下面是一些ReAct的Prompt demo:

Question: What is the elevation range for the area that the eastern sector of the
Colorado orogeny extends into?
Thought 1: I need to search Colorado orogeny, find the area that the eastern sector
of the Colorado orogeny extends into, then find the elevation range of the
Action 1: Search[Colorado orogeny]
Observation 1: The Colorado orogeny was an episode of mountain building (an orogeny) in
Colorado and surrounding areas.
Thought 2: It does not mention the eastern sector. So I need to look up eastern
Action 2: Lookup[eastern sector]
Observation 2: (Result 1 / 1) The eastern sector extends into the High Plains and is called
the Central Plains orogeny.
Thought 3: The eastern sector of Colorado orogeny extends into the High Plains. So I
need to search High Plains and find its elevation range.
Action 3: Search[High Plains]
Observation 3: High Plains refers to one of two distinct land regions
Thought 4: I need to instead search High Plains (United States).
Action 4: Search[High Plains (United States)]
Observation 4: The High Plains are a subregion of the Great Plains. From east to west, the
High Plains rise in elevation from around 1,800 to 7,000 ft (550 to 2,130
Thought 5: High Plains rise in elevation from around 1,800 to 7,000 ft, so the answer
is 1,800 to 7,000 ft.
Action 5: Finish[1,800 to 7,000 ft]

Question: Musician and satirist Allie Goertz wrote a song about the "The Simpsons"
character Milhouse, who Matt Groening named after who?
Thought 1: The question simplifies to "The Simpsons" character Milhouse is named after
who.

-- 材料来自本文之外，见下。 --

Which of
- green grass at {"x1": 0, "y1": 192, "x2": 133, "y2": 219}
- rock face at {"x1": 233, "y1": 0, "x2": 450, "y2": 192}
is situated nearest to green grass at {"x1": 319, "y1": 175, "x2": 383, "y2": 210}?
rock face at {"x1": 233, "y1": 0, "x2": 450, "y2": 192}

I only need to search Milhouse and find who it is named after.
Action 1: Search[Milhouse]
Observation 1: Milhouse Mussolini Van Houten is a recurring character in the Fox animated
television series The Simpsons voiced by Pamela Hayden and created by Matt
Thought 2: The paragraph does not tell who Milhouse is named after, maybe I can look up
"named after".
Action 2: Lookup[named after]
Observation 2: (Result 1 / 1) Milhouse was named after U.S. president Richard Nixon, whose
middle name was Milhous.
Thought 3: Milhouse was named after U.S. president Richard Nixon, so the answer is
Richard Nixon.
Action 3: Finish[Richard Nixon]

Question: Which documentary is about Finnish rock groups, Adam Clayton Powell or The
Saimaa Gesture?
Thought 1: I need to search Adam Clayton Powell and The Saimaa Gesture, and find which
documentary is about Finnish rock groups.
Action 1: Search[Adam Clayton Powell]
Observation 1 Could not find [Adam Clayton Powell]. Similar: [’Adam Clayton Powell
III’, ’Seventh Avenue (Manhattan)’, ’Adam Clayton Powell Jr. State Office
Building’, ’Isabel Washington Powell’, ’Adam Powell’, ’Adam Clayton Powell
(film)’, ’Giancarlo Esposito’].
Thought 2: To find the documentary, I can search Adam Clayton Powell (film).
Action 2: Search[Adam Clayton Powell (film)]
Observation 2: Adam Clayton Powell is a 1989 American documentary film directed by
Richard Kilberg. The film is about the rise and fall of influential
African-American politician Adam Clayton Powell Jr.[3][4] It was later aired
as part of the PBS series The American Experience.
Thought 3: Adam Clayton Powell (film) is a documentary about an African-American
politician, not Finnish rock groups. So the documentary about Finnish rock
groups must instead be The Saimaa Gesture.
Action 3: Finish[The Saimaa Gesture]

Question: What profession does Nicholas Ray and Elia Kazan have in common?
Thought 1: I need to search Nicholas Ray and Elia Kazan, find their professions, then
find the profession they have in common.
Action 1: Search[Nicholas Ray]
Observation 1: Nicholas Ray (born Raymond Nicholas Kienzle Jr., August 7, 1911 - June 16,
1979) was an American film director, screenwriter, and actor best known for
the 1955 film Rebel Without a Cause.
Thought 2: Professions of Nicholas Ray are director, screenwriter, and actor. I need
to search Elia Kazan next and find his professions.
Action 2: Search[Elia Kazan]
Observation 2: Elia Kazan was an American film and theatre director, producer, screenwriter
and actor.
Thought 3: Professions of Elia Kazan are director, producer, screenwriter, and actor.
So profession Nicholas Ray and Elia Kazan have in common is director,
screenwriter, and actor.
Action 3: Finish[director, screenwriter, actor]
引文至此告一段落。